§ **Written exercise**:
Print exactly the lines from the one containing "Of pixel 22" through the last line of the listing, both included.

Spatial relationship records

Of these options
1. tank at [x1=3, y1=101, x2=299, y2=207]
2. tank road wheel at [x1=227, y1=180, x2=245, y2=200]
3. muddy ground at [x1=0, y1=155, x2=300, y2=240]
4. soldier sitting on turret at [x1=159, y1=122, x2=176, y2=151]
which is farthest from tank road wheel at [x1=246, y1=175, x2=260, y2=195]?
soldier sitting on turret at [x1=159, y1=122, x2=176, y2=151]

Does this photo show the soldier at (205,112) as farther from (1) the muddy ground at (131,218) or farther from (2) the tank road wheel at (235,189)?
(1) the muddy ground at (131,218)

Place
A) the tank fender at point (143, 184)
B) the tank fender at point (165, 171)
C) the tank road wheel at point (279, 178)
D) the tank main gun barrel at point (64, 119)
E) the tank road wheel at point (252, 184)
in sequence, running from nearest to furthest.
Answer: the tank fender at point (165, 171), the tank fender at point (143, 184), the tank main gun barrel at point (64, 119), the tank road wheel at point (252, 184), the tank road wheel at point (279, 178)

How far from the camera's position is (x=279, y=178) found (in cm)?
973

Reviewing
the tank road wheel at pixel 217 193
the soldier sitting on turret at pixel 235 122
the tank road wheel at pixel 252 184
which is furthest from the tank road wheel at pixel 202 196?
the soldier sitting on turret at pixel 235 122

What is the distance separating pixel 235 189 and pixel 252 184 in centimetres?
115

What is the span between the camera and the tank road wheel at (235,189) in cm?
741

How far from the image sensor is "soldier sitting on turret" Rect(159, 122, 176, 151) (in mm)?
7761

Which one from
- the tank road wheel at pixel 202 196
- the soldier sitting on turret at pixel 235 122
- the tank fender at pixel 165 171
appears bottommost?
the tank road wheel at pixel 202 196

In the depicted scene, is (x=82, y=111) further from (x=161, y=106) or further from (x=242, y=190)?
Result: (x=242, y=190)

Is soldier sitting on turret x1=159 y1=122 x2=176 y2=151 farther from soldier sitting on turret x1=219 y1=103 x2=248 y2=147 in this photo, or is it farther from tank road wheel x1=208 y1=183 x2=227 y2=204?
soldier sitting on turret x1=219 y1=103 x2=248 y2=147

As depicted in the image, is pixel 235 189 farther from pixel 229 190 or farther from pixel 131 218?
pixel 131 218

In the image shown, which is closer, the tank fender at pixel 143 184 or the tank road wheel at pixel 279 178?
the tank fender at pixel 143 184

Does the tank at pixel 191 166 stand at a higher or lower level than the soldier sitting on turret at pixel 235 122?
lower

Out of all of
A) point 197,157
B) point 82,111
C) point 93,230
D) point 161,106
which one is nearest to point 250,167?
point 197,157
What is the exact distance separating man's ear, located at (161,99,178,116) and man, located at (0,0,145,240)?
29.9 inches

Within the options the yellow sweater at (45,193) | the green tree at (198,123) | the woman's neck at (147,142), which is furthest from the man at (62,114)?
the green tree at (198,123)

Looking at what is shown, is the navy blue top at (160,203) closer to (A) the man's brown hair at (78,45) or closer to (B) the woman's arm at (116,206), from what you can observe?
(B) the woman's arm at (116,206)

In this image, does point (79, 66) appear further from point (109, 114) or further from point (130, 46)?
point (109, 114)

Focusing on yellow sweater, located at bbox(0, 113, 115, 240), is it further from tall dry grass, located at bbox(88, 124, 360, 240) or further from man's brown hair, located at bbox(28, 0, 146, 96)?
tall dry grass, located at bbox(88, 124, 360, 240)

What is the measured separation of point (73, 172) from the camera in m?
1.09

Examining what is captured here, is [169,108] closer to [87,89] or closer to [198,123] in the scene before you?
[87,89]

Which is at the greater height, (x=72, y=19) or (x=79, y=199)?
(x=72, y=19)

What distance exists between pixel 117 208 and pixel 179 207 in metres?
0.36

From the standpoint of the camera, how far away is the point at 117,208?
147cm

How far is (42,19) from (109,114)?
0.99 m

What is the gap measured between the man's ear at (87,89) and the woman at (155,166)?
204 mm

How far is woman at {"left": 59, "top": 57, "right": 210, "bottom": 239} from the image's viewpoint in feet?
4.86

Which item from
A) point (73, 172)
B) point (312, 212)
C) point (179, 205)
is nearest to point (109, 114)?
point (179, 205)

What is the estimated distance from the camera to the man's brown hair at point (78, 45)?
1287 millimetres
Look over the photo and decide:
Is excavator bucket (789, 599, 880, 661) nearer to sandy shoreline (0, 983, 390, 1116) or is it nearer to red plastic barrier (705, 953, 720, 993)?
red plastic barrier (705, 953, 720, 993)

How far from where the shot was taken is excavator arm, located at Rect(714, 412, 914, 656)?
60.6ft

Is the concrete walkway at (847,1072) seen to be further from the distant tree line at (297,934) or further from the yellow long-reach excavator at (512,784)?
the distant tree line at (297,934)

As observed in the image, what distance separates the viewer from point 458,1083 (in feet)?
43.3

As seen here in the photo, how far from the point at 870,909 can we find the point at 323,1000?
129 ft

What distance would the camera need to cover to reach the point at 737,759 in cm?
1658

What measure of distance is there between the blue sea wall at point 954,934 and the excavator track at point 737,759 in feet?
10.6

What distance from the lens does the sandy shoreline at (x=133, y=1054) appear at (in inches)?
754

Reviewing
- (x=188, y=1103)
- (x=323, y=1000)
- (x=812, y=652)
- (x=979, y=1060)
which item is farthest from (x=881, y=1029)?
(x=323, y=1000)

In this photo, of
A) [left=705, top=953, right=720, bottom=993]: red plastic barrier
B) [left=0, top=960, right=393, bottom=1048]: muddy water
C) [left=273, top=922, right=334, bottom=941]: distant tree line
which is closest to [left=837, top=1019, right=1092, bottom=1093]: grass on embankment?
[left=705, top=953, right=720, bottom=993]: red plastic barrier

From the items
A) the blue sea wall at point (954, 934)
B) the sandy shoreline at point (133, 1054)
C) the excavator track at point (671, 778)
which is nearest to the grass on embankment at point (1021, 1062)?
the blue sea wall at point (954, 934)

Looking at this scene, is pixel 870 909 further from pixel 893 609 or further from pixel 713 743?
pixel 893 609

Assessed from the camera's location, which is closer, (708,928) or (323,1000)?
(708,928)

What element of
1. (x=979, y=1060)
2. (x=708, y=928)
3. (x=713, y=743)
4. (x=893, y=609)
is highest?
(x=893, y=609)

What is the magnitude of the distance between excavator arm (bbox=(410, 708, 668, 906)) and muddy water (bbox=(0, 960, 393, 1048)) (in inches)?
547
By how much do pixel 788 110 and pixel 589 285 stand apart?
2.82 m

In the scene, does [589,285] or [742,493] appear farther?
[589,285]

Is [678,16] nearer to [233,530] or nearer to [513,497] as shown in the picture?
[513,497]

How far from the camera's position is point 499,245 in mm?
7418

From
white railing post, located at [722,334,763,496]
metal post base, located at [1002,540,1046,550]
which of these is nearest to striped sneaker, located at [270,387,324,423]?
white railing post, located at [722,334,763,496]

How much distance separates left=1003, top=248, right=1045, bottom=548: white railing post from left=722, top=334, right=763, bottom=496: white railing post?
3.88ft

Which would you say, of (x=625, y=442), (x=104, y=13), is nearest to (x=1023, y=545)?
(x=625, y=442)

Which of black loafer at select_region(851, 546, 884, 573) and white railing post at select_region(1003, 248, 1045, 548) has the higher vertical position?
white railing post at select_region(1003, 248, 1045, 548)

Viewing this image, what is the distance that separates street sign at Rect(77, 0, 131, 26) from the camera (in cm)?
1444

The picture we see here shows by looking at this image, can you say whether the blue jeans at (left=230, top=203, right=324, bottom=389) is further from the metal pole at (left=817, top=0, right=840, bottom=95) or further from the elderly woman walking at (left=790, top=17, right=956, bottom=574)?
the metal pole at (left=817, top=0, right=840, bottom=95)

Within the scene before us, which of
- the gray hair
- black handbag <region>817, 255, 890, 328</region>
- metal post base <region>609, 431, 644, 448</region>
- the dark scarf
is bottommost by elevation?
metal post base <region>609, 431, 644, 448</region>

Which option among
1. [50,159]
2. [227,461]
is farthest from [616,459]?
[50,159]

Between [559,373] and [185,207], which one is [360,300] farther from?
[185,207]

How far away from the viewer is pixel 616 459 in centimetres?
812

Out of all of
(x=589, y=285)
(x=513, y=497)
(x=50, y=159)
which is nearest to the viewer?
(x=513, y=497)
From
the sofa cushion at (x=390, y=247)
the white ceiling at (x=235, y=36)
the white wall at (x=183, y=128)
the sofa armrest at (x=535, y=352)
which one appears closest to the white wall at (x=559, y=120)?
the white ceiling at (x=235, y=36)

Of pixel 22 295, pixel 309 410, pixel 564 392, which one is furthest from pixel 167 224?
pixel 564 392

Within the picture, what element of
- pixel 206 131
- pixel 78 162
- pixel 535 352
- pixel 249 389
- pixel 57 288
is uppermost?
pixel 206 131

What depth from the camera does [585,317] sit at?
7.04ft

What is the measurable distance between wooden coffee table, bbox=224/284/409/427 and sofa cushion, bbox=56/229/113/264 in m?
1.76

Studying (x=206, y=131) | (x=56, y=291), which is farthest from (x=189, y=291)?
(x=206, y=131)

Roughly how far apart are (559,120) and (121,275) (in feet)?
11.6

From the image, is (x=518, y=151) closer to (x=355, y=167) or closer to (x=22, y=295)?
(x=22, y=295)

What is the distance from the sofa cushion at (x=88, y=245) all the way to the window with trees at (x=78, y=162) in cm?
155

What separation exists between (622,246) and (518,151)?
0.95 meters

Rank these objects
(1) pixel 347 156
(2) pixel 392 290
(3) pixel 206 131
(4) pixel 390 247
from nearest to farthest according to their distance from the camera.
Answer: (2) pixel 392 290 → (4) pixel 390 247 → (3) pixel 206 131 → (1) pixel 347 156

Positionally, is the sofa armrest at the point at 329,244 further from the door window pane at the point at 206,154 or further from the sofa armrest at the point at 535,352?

§ **Output of the exercise**:
Of pixel 22 295, pixel 309 410, pixel 564 392, which one is furthest from pixel 167 224?
pixel 564 392

Within the picture, what element of
- pixel 206 131
- pixel 78 162
- pixel 535 352
- pixel 249 389
- pixel 57 288
is uppermost?
pixel 206 131

What depth from the camera does [585,317] sit at?
7.04ft

What is the measurable distance between wooden coffee table, bbox=224/284/409/427 and sofa cushion, bbox=56/229/113/264 in m?
1.76

Studying (x=206, y=131) | (x=56, y=291), which is farthest from (x=189, y=291)?
(x=206, y=131)

Roughly how far apart are (559,120) and (121,275) (in feet)?
11.6

From the image, is (x=518, y=151) closer to (x=355, y=167) or closer to (x=22, y=295)?
(x=22, y=295)

What is the distance from the sofa cushion at (x=88, y=245) all the way to the window with trees at (x=78, y=162) in cm?
155

What separation exists between (622,246) and (518,151)?
0.95 meters

Rank these objects
(1) pixel 347 156
(2) pixel 392 290
(3) pixel 206 131
(4) pixel 390 247
from nearest to farthest according to their distance from the camera.
Answer: (2) pixel 392 290 → (4) pixel 390 247 → (3) pixel 206 131 → (1) pixel 347 156

Positionally, is the sofa armrest at the point at 329,244 further from the door window pane at the point at 206,154 or further from the sofa armrest at the point at 535,352?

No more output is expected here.